Of course, billions of dollars designated to aid the welfare of Palestinians were skimmed by the leaders of these organizations, from PLO's Arafat to current Hamas billionaires Khaled Mashal, Ismail Haniyeh, and Saleh al-Arouri living in luxury in Qatar, UAE and Turkey.

Yet democratic Iran would be quite an asset in the Middle East, and a loss for imperial Russia.


#1 | Posted by LampLighter at 2023-11-10 11:57 PM
But the House GOP has apparently given Rep Gaetz a power-broker position.

With the unfortunate assist from House Democrats who had a chance to neuter "Gaetz and Nuts" caucus when it came time to vote against Gaetz (by simply abstaining) during McCarthy speakership vote - which would cut Gaetz down to size and likely lead to his expulsion - and instead joined "Gaetz Eight" in voting against McCarthy, who was ready to send Biden's emergency Ukraine funding bill and general government funding CR up for easy vote.


#31 | Posted by madbomber at 2023-11-09 02:38 PM
At least he is honest about it. And he didn't get rich embezzling money that was intended to be charitable.

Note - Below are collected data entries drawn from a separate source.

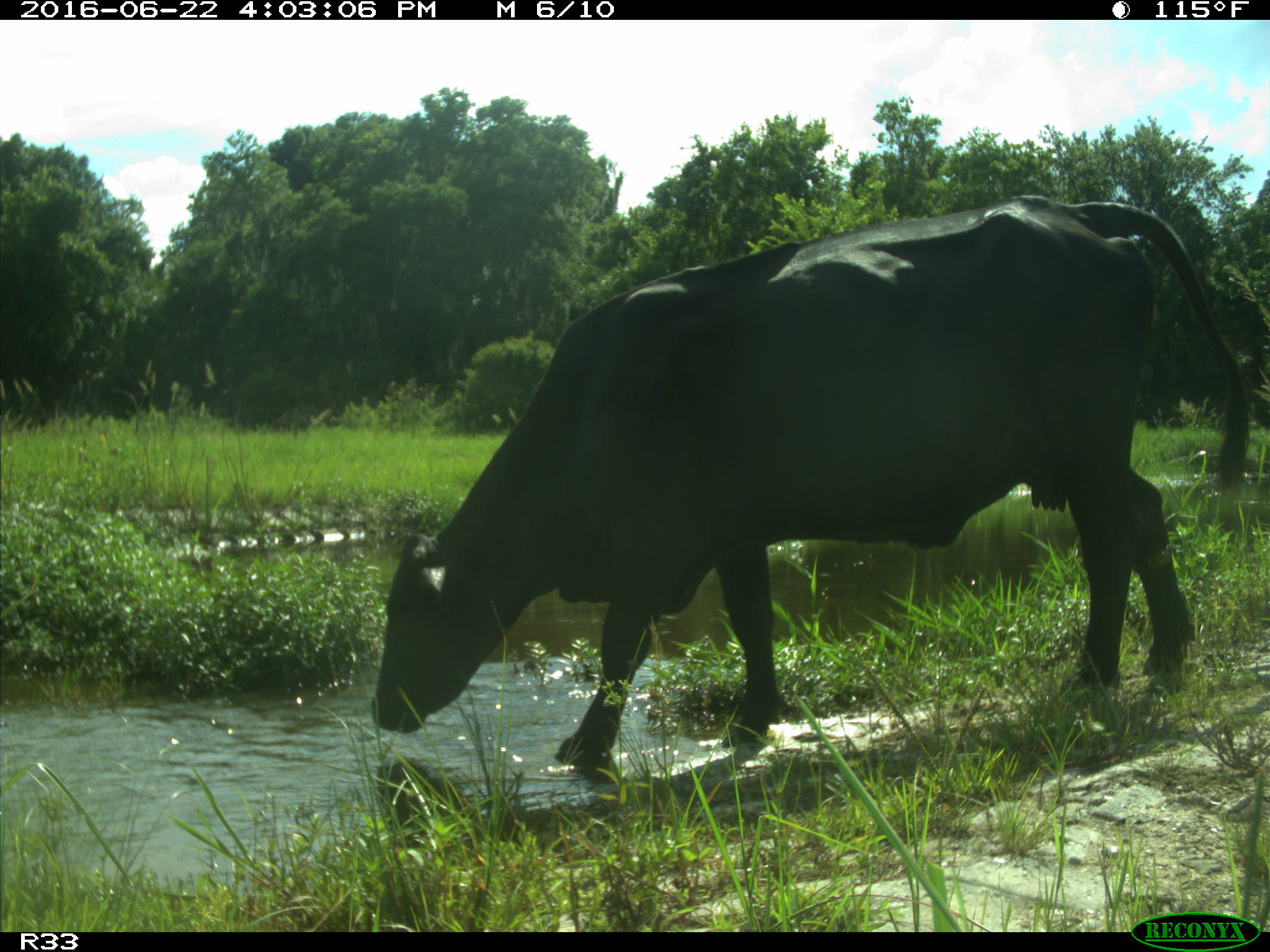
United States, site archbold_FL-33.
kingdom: Animalia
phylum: Chordata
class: Mammalia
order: Artiodactyla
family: Bovidae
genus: Bos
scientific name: Bos taurus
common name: domestic cow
Bos taurus (domestic cow).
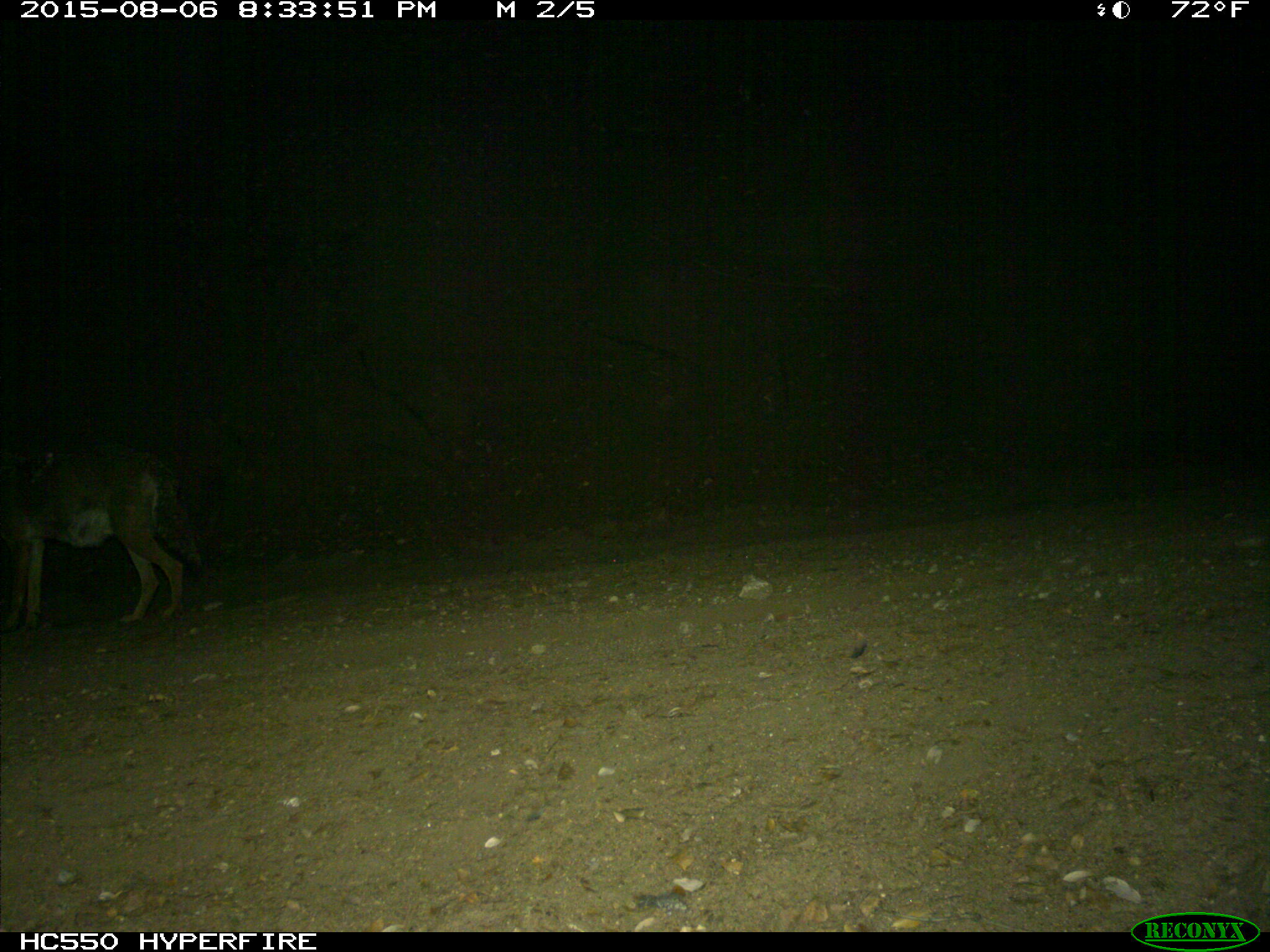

Not for lack of trying - www.nytimes.com - "Trump Pays $2 Million to 8 Charities for Misuse of Foundation. Under a settlement, the president admitted he had used his charity to bolster his campaign and settle business debts." - NYT, Dec. 10, 2019

nymag.com - Trump Fined $2 Million Over Fishy Veterans Fundraiser - NYMag, Nov. 7, 2019

Eric Trump, of "The of Trump Crime Family" had his own "small time" charitable foundation's troubles : www.forbes.com - How Donald Trump Shifted Kids-Cancer Charity Money Into His Business - Forbes, June 6, 2017

I get your gist, though - he definitely didn't get rich by defrauding the charities, that was small time - he didn't have to.

He got rich first by inheritance, then defrauding investors by transferring his own personal loans and debts into his public companies - which all later went bankrupt - while he was earning fat licensing and management fees, and still later by selling condo properties for 2x-4x their pre-crash worth to money-laundering Russians at the height of "housing winter" post-GFC of 2007-2010.